Repeat, word for word, the part of the ZeroDivisionError thread below that runs between "cbcase avatar cbcase" and "optimizer, and dataset?", inclusive.

* **Given passage**
══════════

Giter Site home page Giter Site logo

ZeroDivisionError in backward about apex HOT 6 CLOSED

nvidia avatar nvidia commented on August 27, 2024
ZeroDivisionError in backward

from apex.

Comments (6)

mcarilli avatar mcarilli commented on August 27, 2024

@carlc-nv is the primary developer of Amp, I've let him know.

from apex.

cbcase avatar cbcase commented on August 27, 2024

Hi @furybubu, thanks for reporting this issue.

A couple questions:

  • When you say "working CNN," you mean that the model trains acceptably in fp32?
  • Could you share a little more about the details of the model, optimizer, and dataset?
  • If you are OK sharing more about the model, could you do the following:
    • add verbose=True to the amp init call (ie: amp_handle = amp.init(verbose=True, ...))
    • Run one iteration of the model
    • Share the output

That last step will log exactly what casts amp is inserting into the model.

The specific issue you are observing is that the "fp16 loss scale" is becoming increasingly small until it becomes zero. This suggests to me there is a different fp16-related issue, since the loss scale decreases only when there is an inf or a NaN in the gradient -- and that should not happen for many iterations in a row (which it would have to for the loss scale to get all the way to zero).

from apex.

furybubu avatar furybubu commented on August 27, 2024

HI @cbcase ,
Yes, by "working CNN" I meant a CNN that uses fp32 and not mixed precision data. I cannot share much info about my model but I will try to give you as much as I can:
My model has 5 conv layers interspersed with maxpool layers and a couple of fully connected layers at the end. I use the Adam optimizer, nothing too fancy.
The dataset is pretty large, about a million occurrences of volumetric data, I have a batch size of 20 that I split among 2 gpus (10 each) with DataParrallel. My model trains beautifully when I do not enable the mixed precision training.

I will try to rerun it with the verbose flag to see if I get more clues in the output.
Thanks!

from apex.

══════════

* **Data excerpt**
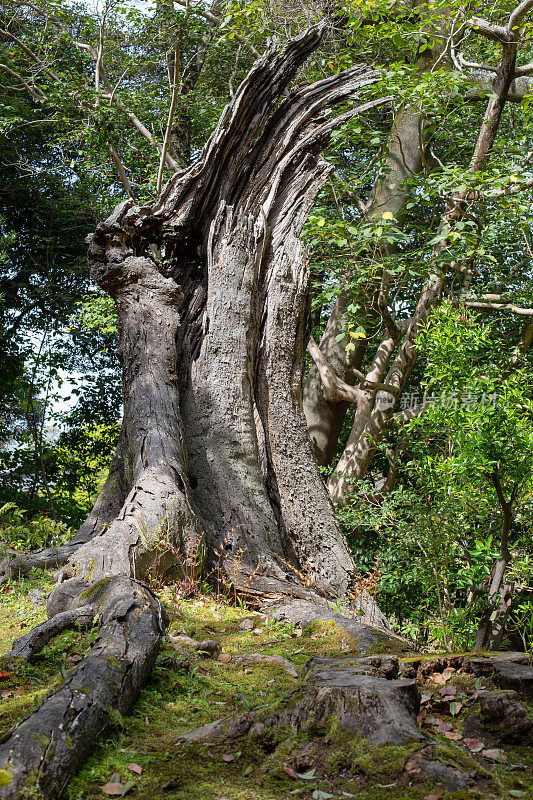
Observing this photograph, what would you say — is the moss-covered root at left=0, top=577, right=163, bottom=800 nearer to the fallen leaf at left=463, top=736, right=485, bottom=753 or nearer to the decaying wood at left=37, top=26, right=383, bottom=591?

══════════

* **Reply to the task**
cbcase avatar cbcase commented on August 27, 2024

Hi @furybubu, thanks for reporting this issue.

A couple questions:

  • When you say "working CNN," you mean that the model trains acceptably in fp32?
  • Could you share a little more about the details of the model, optimizer, and dataset?